*Problem statement*.
Emit a verbatim copy of the lines running from the line with "Among point (534, 335), point" through the end of the material below.

─── Dataset records

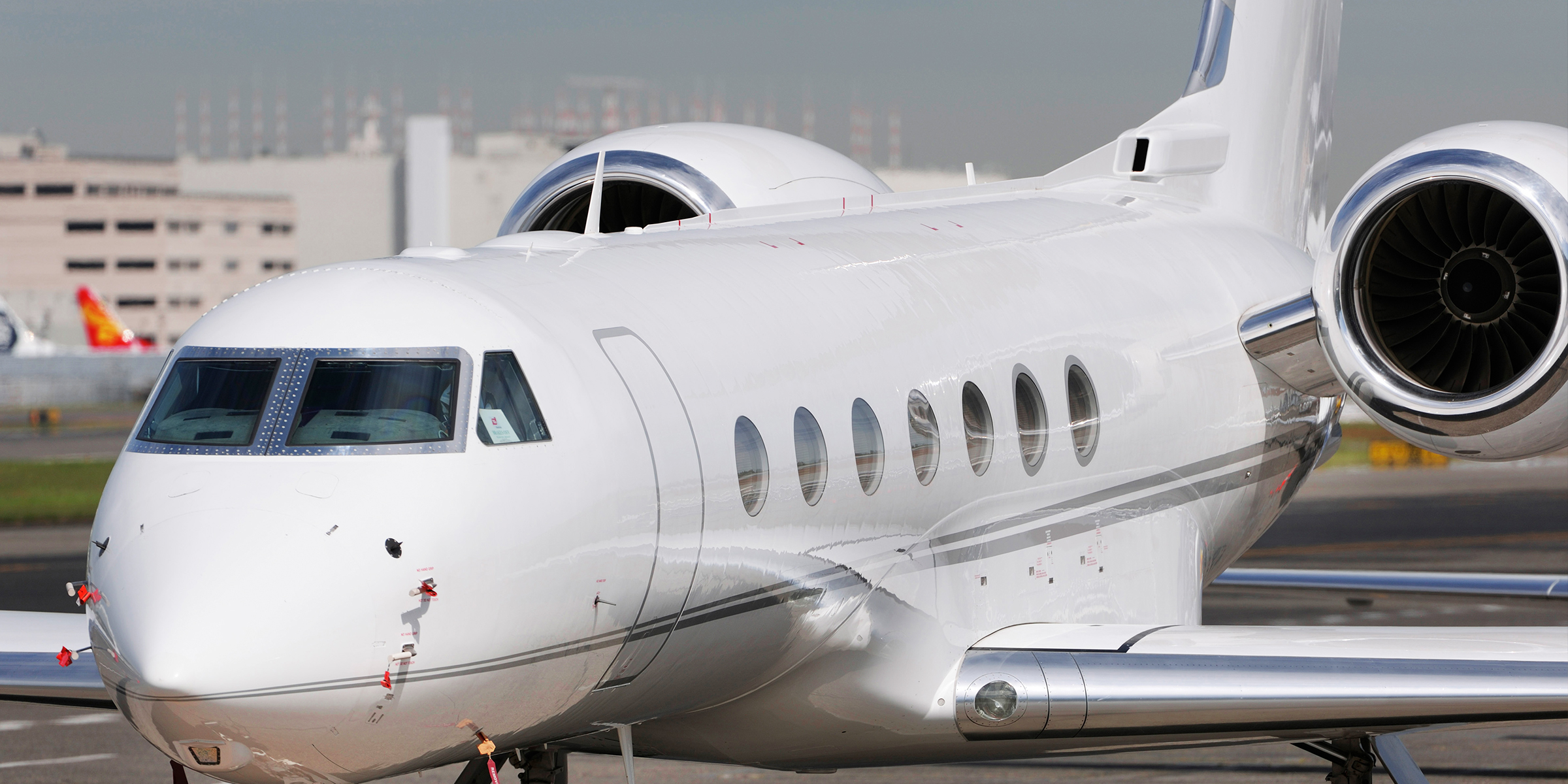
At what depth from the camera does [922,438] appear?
334 inches

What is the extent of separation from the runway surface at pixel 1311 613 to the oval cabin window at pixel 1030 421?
10.6ft

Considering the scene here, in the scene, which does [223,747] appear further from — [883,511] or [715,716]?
[883,511]

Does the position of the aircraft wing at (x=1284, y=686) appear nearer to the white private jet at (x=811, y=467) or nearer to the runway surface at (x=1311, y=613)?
the white private jet at (x=811, y=467)

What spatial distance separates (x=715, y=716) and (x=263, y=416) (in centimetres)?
272

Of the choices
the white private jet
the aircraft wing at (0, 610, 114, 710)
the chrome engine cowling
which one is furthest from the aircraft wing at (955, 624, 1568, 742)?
the aircraft wing at (0, 610, 114, 710)

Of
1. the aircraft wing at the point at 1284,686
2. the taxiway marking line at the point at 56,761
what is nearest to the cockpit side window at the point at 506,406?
the aircraft wing at the point at 1284,686

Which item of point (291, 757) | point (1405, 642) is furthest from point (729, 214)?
point (291, 757)

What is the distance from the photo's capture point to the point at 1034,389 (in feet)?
31.5

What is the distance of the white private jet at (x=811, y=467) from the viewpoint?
5.73m

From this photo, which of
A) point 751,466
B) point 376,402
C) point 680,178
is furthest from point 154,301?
point 376,402

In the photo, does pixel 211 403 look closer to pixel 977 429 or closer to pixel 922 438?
pixel 922 438

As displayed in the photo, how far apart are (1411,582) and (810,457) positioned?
6.77 m

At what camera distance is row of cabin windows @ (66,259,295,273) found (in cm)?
17562

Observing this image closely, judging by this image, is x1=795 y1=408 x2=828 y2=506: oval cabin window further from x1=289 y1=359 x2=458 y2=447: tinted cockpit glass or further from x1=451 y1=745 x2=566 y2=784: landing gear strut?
x1=289 y1=359 x2=458 y2=447: tinted cockpit glass
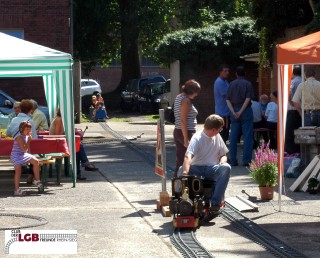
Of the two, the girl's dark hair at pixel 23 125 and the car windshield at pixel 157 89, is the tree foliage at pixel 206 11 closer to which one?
the car windshield at pixel 157 89

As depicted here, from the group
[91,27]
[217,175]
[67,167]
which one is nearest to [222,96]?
[67,167]

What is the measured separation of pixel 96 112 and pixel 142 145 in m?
13.9

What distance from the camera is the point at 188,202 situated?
36.5 ft

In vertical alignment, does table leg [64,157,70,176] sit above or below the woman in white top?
below

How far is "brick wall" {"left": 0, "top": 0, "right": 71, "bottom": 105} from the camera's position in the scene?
1315 inches

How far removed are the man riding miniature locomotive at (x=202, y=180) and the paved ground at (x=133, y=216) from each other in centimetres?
22

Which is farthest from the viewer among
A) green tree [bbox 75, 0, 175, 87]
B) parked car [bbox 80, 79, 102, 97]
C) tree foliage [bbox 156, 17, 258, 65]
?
parked car [bbox 80, 79, 102, 97]

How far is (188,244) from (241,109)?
24.9 ft

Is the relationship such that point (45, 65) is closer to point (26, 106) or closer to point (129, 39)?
point (26, 106)

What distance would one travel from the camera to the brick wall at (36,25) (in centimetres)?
3341

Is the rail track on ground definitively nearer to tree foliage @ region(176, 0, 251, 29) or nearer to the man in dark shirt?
the man in dark shirt

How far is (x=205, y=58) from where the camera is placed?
39.1 m

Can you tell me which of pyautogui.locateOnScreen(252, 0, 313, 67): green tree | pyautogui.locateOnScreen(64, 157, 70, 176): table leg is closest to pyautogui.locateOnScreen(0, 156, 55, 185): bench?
pyautogui.locateOnScreen(64, 157, 70, 176): table leg

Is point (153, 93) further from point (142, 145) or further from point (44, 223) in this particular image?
point (44, 223)
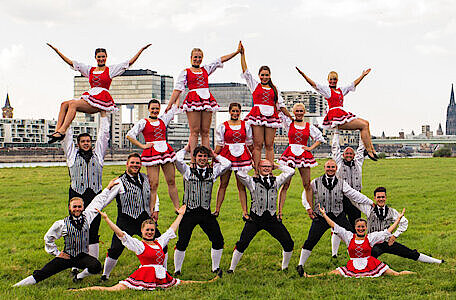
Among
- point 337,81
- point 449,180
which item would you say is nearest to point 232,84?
Result: point 449,180

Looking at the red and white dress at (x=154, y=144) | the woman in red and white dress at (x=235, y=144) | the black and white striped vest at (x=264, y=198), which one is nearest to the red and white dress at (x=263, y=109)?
the woman in red and white dress at (x=235, y=144)

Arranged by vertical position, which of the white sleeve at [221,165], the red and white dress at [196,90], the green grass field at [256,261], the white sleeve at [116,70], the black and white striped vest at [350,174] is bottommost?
the green grass field at [256,261]

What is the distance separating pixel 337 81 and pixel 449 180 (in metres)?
24.2

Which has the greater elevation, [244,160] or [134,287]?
[244,160]

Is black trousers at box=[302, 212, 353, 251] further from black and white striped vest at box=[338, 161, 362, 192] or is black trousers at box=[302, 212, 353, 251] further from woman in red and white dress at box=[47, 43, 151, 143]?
woman in red and white dress at box=[47, 43, 151, 143]

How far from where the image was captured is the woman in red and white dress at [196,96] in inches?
440

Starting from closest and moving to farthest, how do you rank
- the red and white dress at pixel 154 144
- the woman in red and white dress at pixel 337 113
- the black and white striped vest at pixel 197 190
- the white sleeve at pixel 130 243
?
the white sleeve at pixel 130 243, the black and white striped vest at pixel 197 190, the red and white dress at pixel 154 144, the woman in red and white dress at pixel 337 113

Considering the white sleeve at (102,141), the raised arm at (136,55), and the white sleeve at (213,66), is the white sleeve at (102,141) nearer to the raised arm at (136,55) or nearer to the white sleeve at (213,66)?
the raised arm at (136,55)

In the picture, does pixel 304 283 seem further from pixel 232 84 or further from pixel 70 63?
pixel 232 84

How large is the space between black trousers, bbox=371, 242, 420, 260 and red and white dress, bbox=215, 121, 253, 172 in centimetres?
345

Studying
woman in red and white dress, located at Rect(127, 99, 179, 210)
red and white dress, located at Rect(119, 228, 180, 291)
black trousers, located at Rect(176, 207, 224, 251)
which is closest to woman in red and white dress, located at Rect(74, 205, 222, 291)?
red and white dress, located at Rect(119, 228, 180, 291)

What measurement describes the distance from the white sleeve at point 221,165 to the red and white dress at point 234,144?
10.3 inches

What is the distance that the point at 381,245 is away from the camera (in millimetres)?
11094

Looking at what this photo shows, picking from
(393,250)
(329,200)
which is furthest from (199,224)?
(393,250)
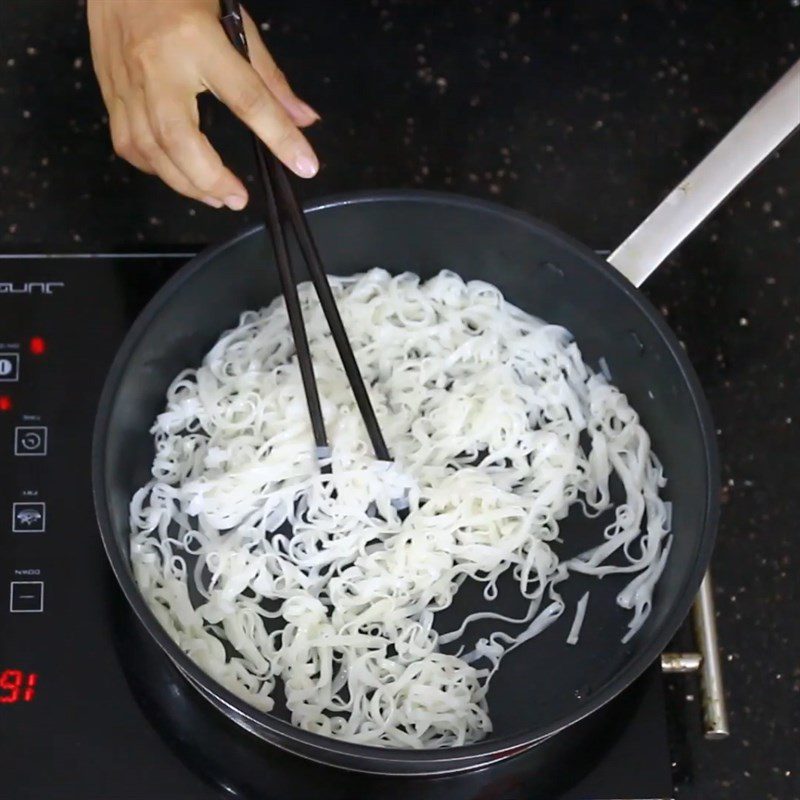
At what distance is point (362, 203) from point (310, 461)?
0.25m

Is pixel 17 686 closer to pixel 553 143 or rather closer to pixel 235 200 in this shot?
pixel 235 200

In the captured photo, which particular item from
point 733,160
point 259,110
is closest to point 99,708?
point 259,110

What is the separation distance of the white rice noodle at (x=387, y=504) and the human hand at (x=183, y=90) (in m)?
0.19

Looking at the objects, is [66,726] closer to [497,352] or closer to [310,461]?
[310,461]

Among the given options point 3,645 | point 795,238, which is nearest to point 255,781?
point 3,645

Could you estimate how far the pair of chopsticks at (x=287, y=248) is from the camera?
0.86 metres

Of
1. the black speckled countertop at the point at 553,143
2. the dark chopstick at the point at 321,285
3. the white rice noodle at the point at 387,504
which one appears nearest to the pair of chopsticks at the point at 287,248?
the dark chopstick at the point at 321,285

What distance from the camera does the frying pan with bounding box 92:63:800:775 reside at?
2.99ft

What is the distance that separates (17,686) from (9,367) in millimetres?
302

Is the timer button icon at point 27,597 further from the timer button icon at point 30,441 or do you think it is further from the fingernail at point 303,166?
the fingernail at point 303,166

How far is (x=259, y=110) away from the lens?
849 mm

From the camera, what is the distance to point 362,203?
101cm

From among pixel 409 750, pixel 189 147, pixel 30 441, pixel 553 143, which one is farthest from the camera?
pixel 553 143

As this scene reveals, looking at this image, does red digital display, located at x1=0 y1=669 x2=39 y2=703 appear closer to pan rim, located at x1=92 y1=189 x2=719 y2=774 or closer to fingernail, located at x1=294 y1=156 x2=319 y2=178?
pan rim, located at x1=92 y1=189 x2=719 y2=774
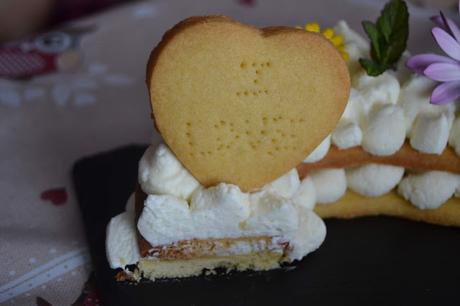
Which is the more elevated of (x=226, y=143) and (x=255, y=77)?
(x=255, y=77)

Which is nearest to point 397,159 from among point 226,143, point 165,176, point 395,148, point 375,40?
point 395,148

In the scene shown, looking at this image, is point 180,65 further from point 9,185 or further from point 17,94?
point 17,94

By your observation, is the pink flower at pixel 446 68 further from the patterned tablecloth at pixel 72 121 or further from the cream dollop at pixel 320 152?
the patterned tablecloth at pixel 72 121

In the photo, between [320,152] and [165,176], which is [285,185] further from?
[165,176]

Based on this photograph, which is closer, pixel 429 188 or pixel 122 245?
pixel 122 245

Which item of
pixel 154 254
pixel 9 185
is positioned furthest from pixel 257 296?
pixel 9 185

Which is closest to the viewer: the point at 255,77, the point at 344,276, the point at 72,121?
the point at 255,77
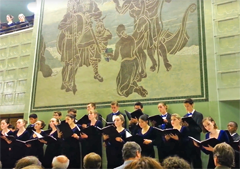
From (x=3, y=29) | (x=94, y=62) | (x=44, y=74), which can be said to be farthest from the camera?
(x=3, y=29)

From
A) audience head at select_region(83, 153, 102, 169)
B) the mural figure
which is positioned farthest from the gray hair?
the mural figure

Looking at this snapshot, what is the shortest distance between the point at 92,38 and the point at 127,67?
1781 millimetres

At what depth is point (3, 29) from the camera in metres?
11.3

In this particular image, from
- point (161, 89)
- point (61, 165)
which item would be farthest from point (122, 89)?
point (61, 165)

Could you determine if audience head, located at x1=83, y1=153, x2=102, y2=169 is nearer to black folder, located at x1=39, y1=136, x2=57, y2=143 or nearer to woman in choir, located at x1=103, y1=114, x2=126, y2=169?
woman in choir, located at x1=103, y1=114, x2=126, y2=169

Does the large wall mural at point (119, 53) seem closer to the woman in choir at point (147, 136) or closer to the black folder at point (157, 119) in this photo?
the black folder at point (157, 119)

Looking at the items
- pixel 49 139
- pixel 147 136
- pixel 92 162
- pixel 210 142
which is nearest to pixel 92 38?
pixel 49 139

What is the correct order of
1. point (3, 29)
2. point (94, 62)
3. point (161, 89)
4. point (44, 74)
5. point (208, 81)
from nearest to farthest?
point (208, 81), point (161, 89), point (94, 62), point (44, 74), point (3, 29)

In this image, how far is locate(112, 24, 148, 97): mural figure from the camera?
746 centimetres

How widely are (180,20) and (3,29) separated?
7.91m

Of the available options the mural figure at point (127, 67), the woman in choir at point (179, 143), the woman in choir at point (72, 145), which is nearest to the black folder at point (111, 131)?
the woman in choir at point (72, 145)

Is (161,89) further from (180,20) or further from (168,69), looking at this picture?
(180,20)

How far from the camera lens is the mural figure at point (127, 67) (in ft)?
24.5

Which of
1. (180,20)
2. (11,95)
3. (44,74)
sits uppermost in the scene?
(180,20)
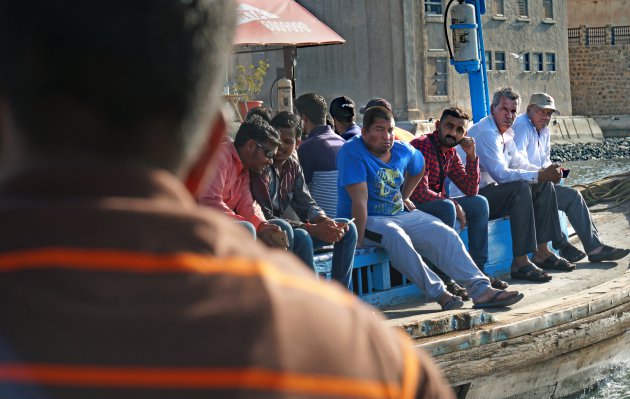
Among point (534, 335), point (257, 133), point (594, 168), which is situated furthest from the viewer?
point (594, 168)

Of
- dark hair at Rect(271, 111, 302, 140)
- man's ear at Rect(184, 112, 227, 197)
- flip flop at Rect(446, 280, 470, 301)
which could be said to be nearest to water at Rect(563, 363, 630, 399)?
flip flop at Rect(446, 280, 470, 301)

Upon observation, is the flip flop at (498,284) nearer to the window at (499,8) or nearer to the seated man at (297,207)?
the seated man at (297,207)

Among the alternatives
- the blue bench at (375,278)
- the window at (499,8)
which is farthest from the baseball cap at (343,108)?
the window at (499,8)

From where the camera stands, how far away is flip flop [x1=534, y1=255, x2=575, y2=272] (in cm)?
799

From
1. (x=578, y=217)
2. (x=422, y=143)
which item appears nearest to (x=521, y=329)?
(x=422, y=143)

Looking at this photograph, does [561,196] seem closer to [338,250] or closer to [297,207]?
[297,207]

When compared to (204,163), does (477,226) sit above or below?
below

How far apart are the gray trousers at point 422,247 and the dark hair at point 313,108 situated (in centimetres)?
112

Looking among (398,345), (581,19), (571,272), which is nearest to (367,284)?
(571,272)

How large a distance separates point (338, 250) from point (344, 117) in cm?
200

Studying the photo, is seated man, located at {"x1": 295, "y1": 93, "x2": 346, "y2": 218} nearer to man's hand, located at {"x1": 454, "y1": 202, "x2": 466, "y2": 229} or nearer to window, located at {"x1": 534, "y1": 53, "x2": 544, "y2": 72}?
man's hand, located at {"x1": 454, "y1": 202, "x2": 466, "y2": 229}

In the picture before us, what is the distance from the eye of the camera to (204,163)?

──────

*Reply*.
Among point (534, 335), point (257, 133), point (594, 168), which is situated furthest from the viewer?
point (594, 168)

Of
- dark hair at Rect(271, 111, 302, 140)
- man's ear at Rect(184, 112, 227, 197)
- flip flop at Rect(446, 280, 470, 301)
which could be said to be nearest to water at Rect(563, 363, 630, 399)?
flip flop at Rect(446, 280, 470, 301)

Upon observation, is the flip flop at (498,284) nearer to the window at (499,8) or nearer to the seated man at (297,207)?
the seated man at (297,207)

Among the alternatives
- the blue bench at (375,278)
- the window at (499,8)
which is farthest from the baseball cap at (343,108)?
the window at (499,8)

From where the camera stands, how far away is flip flop [x1=534, y1=255, x2=575, y2=272] (in cm)?
799

From
1. (x=578, y=217)
2. (x=422, y=143)
which item appears nearest to (x=521, y=329)?
(x=422, y=143)

Looking at this photograph, does [561,196] seem closer to [338,250] or closer to [297,207]?
[297,207]

When compared to (204,163), does (477,226) sit above or below?
below

How far apart are the gray trousers at point 422,247 and the dark hair at point 313,108 situated (in centimetres)?
112

Looking among (398,345), (581,19), (571,272), which is nearest to (367,284)?
(571,272)

How large a distance separates point (338, 250) from point (344, 117) in cm?
200

Studying the photo, is seated man, located at {"x1": 295, "y1": 93, "x2": 346, "y2": 218} nearer to man's hand, located at {"x1": 454, "y1": 202, "x2": 466, "y2": 229} or nearer to window, located at {"x1": 534, "y1": 53, "x2": 544, "y2": 72}?
man's hand, located at {"x1": 454, "y1": 202, "x2": 466, "y2": 229}

In the picture before us, what is the distance from the eye of the camera to (204,163)?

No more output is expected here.